Same contract as run(), but awaitable — use it from async code.

python
import asyncio
from delfhos import Agent, Gmail

async def main():
    agent = Agent(tools=[Gmail(oauth_credentials="client_secrets.json")], llm="gemini-3.5-flash")
    result = await agent.arun("Summarize unread emails", timeout=60.0)
    print(result.text)
    agent.stop()

asyncio.run(main())

Or with a context manager for automatic cleanup:

python
async def main():
    with Agent(tools=[Gmail(oauth_credentials="...")], llm="gemini-3.5-flash") as agent:
        result = await agent.arun("Summarize unread emails")
        print(result.text)
# agent.stop() called automatically

Background — submit()

Returns a task_id immediately and runs the task in the background. Inspect progress with poll() (next section), or fire several at once (see running tasks concurrently).

python
task_id = agent.submit("Draft and send the weekly report")   # returns at once
# ... do other work, then check on it later via agent.poll(task_id)

Poll a Running Request

Watch a task while it runs — for a progress UI, a dashboard, or a TTS pipeline. Submit with submit() and poll for live snapshots with poll().

python
import time
from delfhos import Agent, Gmail

agent = Agent(tools=[Gmail(oauth_credentials="...")], llm="claude-sonnet-4-6")

task_id = agent.submit("Summarize my unread emails and draft replies")

while True:
    snap = agent.poll(task_id)            # → StreamSnapshot
    print(snap.state, "|", snap.output_so_far[-80:])
    for ev in snap.events:
        print(f"  [{ev.kind}] {ev.label} ({ev.status})")
    if snap.is_terminal:                  # "done" or "error"
        break
    time.sleep(0.2)

print("final:", snap.result or snap.error)
agent.stop()

StreamSnapshot fields

Each call returns a StreamSnapshot — a point-in-time view of the request at that instant.

FieldMeaning
state"queued" → "running" → "done" / "error" (queued is brief)
taskThe task text
elapsed_msTime since the request started
eventsUnified live timeline — list of StreamEvent
output_so_farprint() output captured so far (grows during the run)
resultFinal answer once state == "done"
errorError message once state == "error"
cost_usd, tokens_used, files, tracePopulated once terminal
is_terminalTrue when state is "done" or "error"

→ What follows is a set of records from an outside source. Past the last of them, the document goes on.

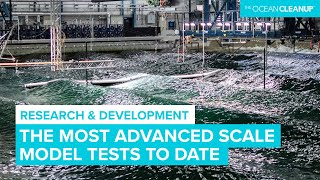 The Ocean Cleanup's Most Advanced Scale Model Test to Date
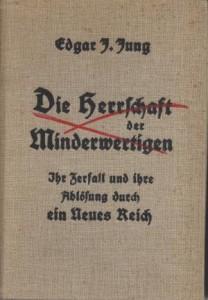 """Die Edgar Julius Jung """"Die Herrschaft der Minderwertigen, ihr Zerfall und ihre Ablösung durch ein Neues Reich"""" (1927)"""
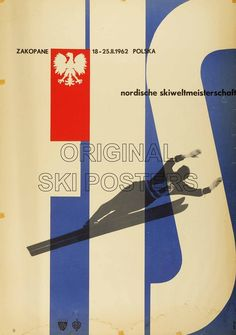 Zakopane FIS Ski World Championships 1962. Offset Lithograph in colours 1961, printed in Poland for the FIS. — Designspiration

Each StreamEvent has kind ("phase", "tool", or "say"), plus label, status, started_at, and duration_ms. This is the same information the trace records — surfaced live instead of only at the end.

Run Many Tasks Concurrently

A single agent can run multiple tasks at the same time. Submit them with submit() and poll each by its own task_id — they never interfere with one another.

python
import time
from delfhos import Agent, Gmail

agent = Agent(tools=[Gmail(oauth_credentials="...")], llm="gemini-3.5-flash")

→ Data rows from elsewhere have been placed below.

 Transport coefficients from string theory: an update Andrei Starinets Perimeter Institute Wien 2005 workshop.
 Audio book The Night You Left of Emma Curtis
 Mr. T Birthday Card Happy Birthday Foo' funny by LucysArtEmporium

# Kick off three tasks at once — they run in parallel, not one after another.
task_ids = [
    agent.submit("Summarize today's unread emails"),
    agent.submit("Find any pending invoices"),
    agent.submit("Draft a reply to Ana's last email"),
]

# Poll each independently until all are done.
pending = set(task_ids)
while pending:
    for tid in list(pending):
        snap = agent.poll(tid)
        if snap.is_terminal:
            print(tid, "->", snap.result or snap.error)
            pending.discard(tid)
    time.sleep(0.3)

agent.stop()

The same applies over HTTP: fire several POST /run calls and poll each returned task_id separately.

How it works

Each submitted task runs as its own concurrent unit on the agent's background scheduler. All per-task state — the live trace, tool timeline, captured output, result, cost, and tokens — is keyed by task_id, so two tasks running at the same time never overwrite each other's progress or final result. poll(task_id) always reflects exactly that task.

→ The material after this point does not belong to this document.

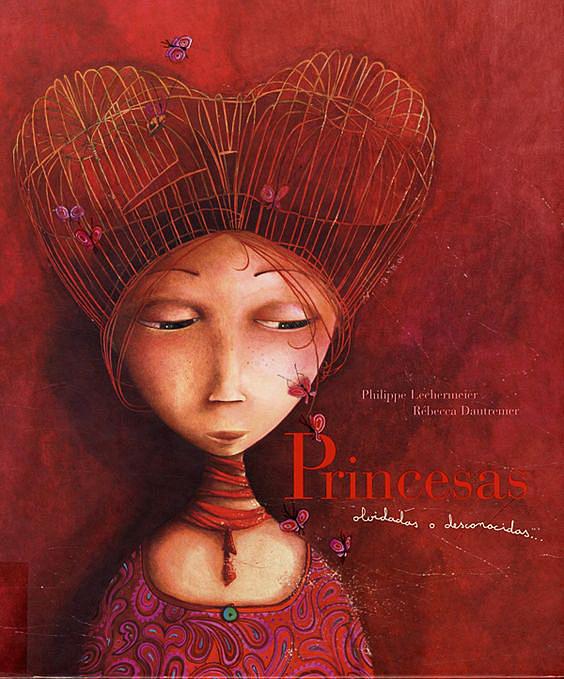 Portada en tamaño grande del cuento ilustrado Princesas olvidadas o desconocidas de Philippe Lechermeier ilustrado por Rébecca Dautremer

What "concurrent" means here

Tasks interleave while they wait on I/O — LLM calls, tool/API requests, network. This is the dominant cost in agent work, so in practice several tasks make progress together. It is not CPU parallelism: if a task's generated code does heavy synchronous computation, it holds the line until it yields. For CPU-bound parallelism, run separate Agent instances (e.g. one per process).

Things to keep in mind

  • Shared connections must tolerate concurrent use. If several tasks use the same tool instance (e.g. one Gmail()), they'll call it at the same time. The built-in tools are I/O clients and handle this fine; if you write a custom tool with mutable shared state, make it reentrant.
  • Console output interleaves. Logs from parallel tasks mix in the terminal (each line is tagged with its task_id). This is cosmetic — the structured data in each poll() snapshot stays clean and separated.
  • run() / arun() are unaffected. They block until their single task finishes, so they don't introduce concurrency on their own. Concurrency only comes from issuing multiple submit() calls (or multiple POST /run).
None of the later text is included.